Russian President Vladimir Putin said on Friday during a visit to China that the Russian push aims to create “a buffer zone” rather than capturing Kharkiv, the local capital and Ukraine’s second-largest city.

Still, Moscow’s forces have pummelled Kharkiv with strikes in recent weeks, hitting civilian and energy infrastructure and prompting angry accusations from Mr Zelensky that the Russian leadership sought to reduce the city to rubble. On Friday, Mayor Ihor Terekhov said that Russian guided bombs killed at least three residents and injured 28 others that day.

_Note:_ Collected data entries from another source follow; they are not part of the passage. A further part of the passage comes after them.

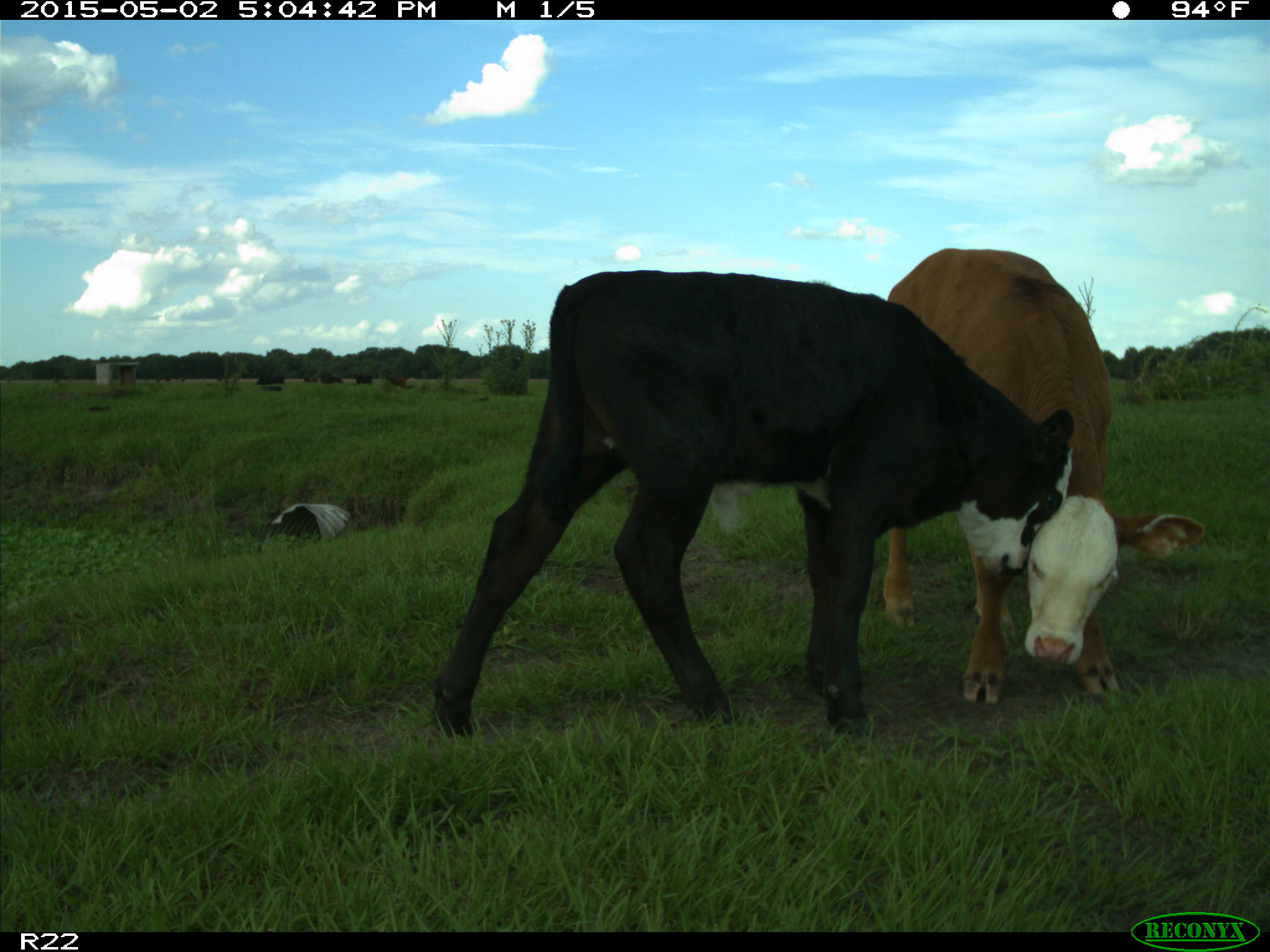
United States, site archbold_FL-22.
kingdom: Animalia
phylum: Chordata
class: Mammalia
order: Artiodactyla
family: Bovidae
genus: Bos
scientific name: Bos taurus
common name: domestic cow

Moscow denies deliberately targeting civilians, but thousands have died or suffered injuries in the more than 27 months of fighting.

Kharkiv regional governor Ihor Syniehubov on Saturday said that nearly 10,000 civilians had to be evacuated from frontline areas near the Russian border. Only 100 residents remain in Vovchansk, the border town at the centre of Moscow’s grinding push that is now largely in ruins. The town had a pre-war population of more than 17,400.


Smoke rises after a Russian attack in Kharkiv, Ukraine
Moscow launched a new offensive on Ukraine’s second-largest city (AP Photo/Evgeniy Maloletka)

The US last week announced a new 400 million dollar package of military aid for Ukraine, and President Joe Biden has promised that he would rush badly needed weaponry to the country to help it stave off Russian advances.

Still, only small batches of US military aid have started to trickle into the front line, according to Ukrainian military commanders, who said it will take at least two months before supplies meet Kyiv’s needs to hold the line.

Thousands of Ukrainians have fled the country to avoid the draft since Russia’s all-out invasion in February 2022, some risking their lives as they tried to swim across a river separating Ukraine from neighbouring Romania and Hungary.

Late on Friday, Ukraine’s border service said that at least 30 people have died trying to cross the Tisza River since the full scale-invasion.

Romanian border guards days earlier retrieved the near-naked, disfigured body of a man that appeared to have been floating in the Tisza for days, and is the 30th known casualty, the Ukrainian agency said in an online statement. It said the man has not yet been identified.